A “Hardened Windows” Configuration
Requires reliable AV/AM protection, at minimum two partitions/logical drives (a “%SystemDrive%”, and a Data drive), and two removable external drives. All data must be kept separate from the operating system, out of harm’s way, on a separate partition/logical drive.
Data should be duplicated (copied or imaged) to an external drive, cloud storage, or both — at least daily. Having two separate HDDs/SSDs for this separation is better than partitioning a single large drive, though this is not always possible on a laptop or micro-PC. The external drives (via drive dock, eSATA, or USB) are necessary to keep your images offline and secure. Connect an external drive only for backup, and disconnect it when backups are complete.

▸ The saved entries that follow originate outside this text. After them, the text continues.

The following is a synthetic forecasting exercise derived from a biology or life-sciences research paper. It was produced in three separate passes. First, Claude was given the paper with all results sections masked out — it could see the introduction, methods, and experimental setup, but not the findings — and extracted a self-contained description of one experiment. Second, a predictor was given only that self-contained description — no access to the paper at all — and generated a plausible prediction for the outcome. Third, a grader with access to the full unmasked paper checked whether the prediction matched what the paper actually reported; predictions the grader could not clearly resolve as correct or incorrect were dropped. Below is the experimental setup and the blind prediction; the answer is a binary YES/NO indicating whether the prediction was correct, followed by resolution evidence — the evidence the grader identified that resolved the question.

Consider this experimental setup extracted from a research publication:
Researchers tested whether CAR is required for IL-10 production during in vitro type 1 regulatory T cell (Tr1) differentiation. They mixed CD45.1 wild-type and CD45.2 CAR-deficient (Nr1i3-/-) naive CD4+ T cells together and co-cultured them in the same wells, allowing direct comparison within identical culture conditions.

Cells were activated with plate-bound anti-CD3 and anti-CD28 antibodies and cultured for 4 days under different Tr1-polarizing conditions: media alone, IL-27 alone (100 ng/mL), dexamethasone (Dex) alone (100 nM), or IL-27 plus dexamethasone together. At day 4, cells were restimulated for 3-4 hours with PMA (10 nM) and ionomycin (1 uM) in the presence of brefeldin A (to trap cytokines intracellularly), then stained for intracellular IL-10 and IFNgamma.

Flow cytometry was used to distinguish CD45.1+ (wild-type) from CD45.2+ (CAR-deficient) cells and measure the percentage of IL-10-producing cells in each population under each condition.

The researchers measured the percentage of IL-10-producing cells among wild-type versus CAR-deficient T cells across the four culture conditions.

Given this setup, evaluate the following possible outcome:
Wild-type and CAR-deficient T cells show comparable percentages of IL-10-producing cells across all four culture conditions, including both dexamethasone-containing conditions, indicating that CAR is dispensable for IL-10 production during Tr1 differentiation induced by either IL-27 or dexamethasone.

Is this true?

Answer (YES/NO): NO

Two external drives are required for redundancy to achieve full “Hardened Windows” status. Both should be connected only during backups, then disconnected. A library of images going back at least three months is recommended. For maximum security, disconnect your broadband modem during imaging and reconnect afterward.
Data Management & User Folders
Windows 10/11 allows relocating the contents of most user folders to another logical drive. Right-click a folder → Properties. If a Location tab appears, the folder is movable. For my primary system, I created all necessary folders in the Users logical drive, then used each folder’s Location tab to point to the new path (Windows can auto-create folders, but I preferred to create them manually).
Moving most programs and user data off the system drive allows Windows to run comfortably in a 100GB partition. Avoid running routinely as an Administrator — use a Standard User account daily, and sign into the Administrator profile only when necessary.
Security & Stealth
Visit ShieldsUp at Gibson Research to test your machine’s online vulnerabilities. Both my desktop and NAS achieve a perfect “TruStealth” rating:
“Not a single packet — solicited or otherwise — was received from your system… your system ignored and refused to reply to repeated Pings. From the standpoint of passing probes, this machine does not exist on the Internet.”
To facilitate total stealth during imaging, disconnect your modem before imaging, then reconnect after completion. Storing at least one backup off-site is highly recommended.
My Backup Schedule
Every Saturday night, I disconnect my router from the modem. At 2:00 AM Sunday, Task Scheduler creates drive images on a dedicated 1TB internal drive. At 4:00 AM, RoboCopy copies those images to my NAS (which remains online but offline from user access). On Sunday morning, I:
- Connect a 3TB HDD to the dock on my NAS,
- Remote into the NAS and copy the images to that external drive,
- Swap it with a second 3TB drive, and repeat.
These two external drives are then stored safely away. My system maintains:
- Four weeks (28 days) of images on the desktop’s internal 1TB drive,
- Eight weeks on the NAS,
- Twelve weeks on the rotating external drives.
Automation & Software
A system image should be created at least monthly — ideally weekly, early Sunday mornings — and stored externally. Imaging software can be automated via Task Scheduler. I use Terabyte’s Image for Windows (commercial), which supports scheduled imaging natively. Macrium Reflect Free also supports scheduling and background imaging.
Most tools can generate a rescue/boot USB/CD (required for OS restore, since the OS can’t be restored while running). Terabyte’s tool can integrate into the Windows Recovery Environment, enabling restore even if Windows boots but is compromised.
Optimizing System Drive Size
While not essential for hardening, a third partition for Program Files reduces system drive size and imaging time. Many programs (excluding Office and a few others) allow installation to a non-system drive.
My OS partition is only 100GB and images in under 6 minutes — restored in under 3.
Trust & Validation
If you lack full confidence in your imaging software, your system isn’t hardened. Trust is built only through successful restoration. Mounting and viewing an image is insufficient — only restoring it proves reliability.
A “Hardened Windows” setup requires faith that your imaging tool will perform flawlessly when needed — including downloading and installing updates without hesitation.